● Exercise instructions:
Write out the lines of the listing below word for word, beginning at the line that has "Can you tell me which of" and stopping after the final line of the listing.

● Data for processing:
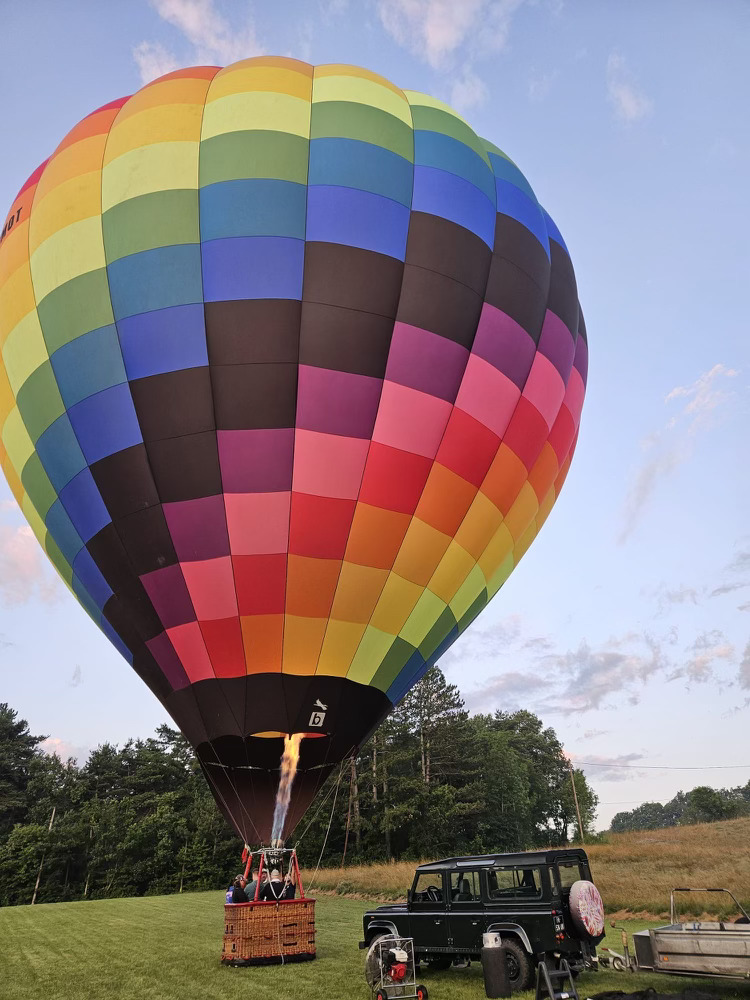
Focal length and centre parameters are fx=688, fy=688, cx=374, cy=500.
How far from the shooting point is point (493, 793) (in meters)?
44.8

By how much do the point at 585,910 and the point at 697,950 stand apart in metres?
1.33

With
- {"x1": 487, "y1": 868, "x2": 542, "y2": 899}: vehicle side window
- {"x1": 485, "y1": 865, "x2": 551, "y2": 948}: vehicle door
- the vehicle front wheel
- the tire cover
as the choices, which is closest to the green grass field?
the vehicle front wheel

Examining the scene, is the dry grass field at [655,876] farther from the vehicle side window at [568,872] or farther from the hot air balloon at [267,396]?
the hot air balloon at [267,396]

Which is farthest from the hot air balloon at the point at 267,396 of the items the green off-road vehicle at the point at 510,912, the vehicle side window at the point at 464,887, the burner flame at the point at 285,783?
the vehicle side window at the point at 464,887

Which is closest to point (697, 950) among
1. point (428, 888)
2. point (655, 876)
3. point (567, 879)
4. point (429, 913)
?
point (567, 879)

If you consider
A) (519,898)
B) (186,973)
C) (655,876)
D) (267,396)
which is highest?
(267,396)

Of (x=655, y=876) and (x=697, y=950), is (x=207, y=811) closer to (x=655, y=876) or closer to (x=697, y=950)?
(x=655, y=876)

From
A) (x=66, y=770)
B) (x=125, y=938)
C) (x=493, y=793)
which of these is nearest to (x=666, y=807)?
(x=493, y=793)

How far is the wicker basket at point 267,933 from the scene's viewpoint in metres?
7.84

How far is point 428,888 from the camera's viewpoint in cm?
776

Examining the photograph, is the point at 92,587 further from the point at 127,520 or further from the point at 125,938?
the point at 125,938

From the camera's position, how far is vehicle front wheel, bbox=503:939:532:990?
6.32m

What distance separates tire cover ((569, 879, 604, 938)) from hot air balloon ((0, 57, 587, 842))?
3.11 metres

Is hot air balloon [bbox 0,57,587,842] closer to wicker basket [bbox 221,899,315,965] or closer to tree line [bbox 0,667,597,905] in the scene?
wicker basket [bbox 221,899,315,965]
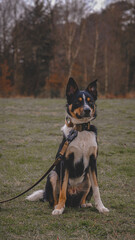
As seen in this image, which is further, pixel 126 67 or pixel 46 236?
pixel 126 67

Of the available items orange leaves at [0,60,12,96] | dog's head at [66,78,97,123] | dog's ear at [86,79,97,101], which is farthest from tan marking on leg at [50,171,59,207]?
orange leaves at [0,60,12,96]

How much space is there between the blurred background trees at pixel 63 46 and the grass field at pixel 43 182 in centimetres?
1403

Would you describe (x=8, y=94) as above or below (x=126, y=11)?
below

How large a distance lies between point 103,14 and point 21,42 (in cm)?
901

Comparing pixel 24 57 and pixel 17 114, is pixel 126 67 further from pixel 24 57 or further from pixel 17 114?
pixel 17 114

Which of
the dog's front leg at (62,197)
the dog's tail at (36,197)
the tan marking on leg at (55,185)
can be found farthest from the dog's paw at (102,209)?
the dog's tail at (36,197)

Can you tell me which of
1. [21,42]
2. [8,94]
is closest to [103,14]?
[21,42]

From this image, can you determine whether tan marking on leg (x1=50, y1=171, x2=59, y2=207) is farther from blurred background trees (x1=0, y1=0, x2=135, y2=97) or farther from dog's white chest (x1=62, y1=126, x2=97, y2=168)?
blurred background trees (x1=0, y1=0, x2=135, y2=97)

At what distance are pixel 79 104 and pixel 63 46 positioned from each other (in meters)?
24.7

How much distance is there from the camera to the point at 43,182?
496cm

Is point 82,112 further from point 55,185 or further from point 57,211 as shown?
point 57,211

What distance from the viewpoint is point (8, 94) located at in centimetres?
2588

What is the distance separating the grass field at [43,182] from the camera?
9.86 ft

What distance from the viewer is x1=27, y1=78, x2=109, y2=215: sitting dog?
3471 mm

● Answer in full:
Can you tell me which of
1. [21,42]
2. [8,94]
is closest to [103,14]?
[21,42]

From this image, can you determine whether tan marking on leg (x1=50, y1=171, x2=59, y2=207) is farther from blurred background trees (x1=0, y1=0, x2=135, y2=97) or farther from dog's white chest (x1=62, y1=126, x2=97, y2=168)?
blurred background trees (x1=0, y1=0, x2=135, y2=97)

At what distance are pixel 79 104 and pixel 63 46 positioned from each other (in meters)?
24.7

How much distance is there from the camera to the point at 43,182?
496cm

Is point 82,112 further from point 55,185 or further from point 57,211 as shown?
point 57,211

What distance from the viewpoint is point (8, 94) located at in centimetres?
2588

What is the distance separating the grass field at [43,182] from the camera?
9.86 ft

What distance from the viewer is x1=27, y1=78, x2=109, y2=215: sitting dog?
3471 mm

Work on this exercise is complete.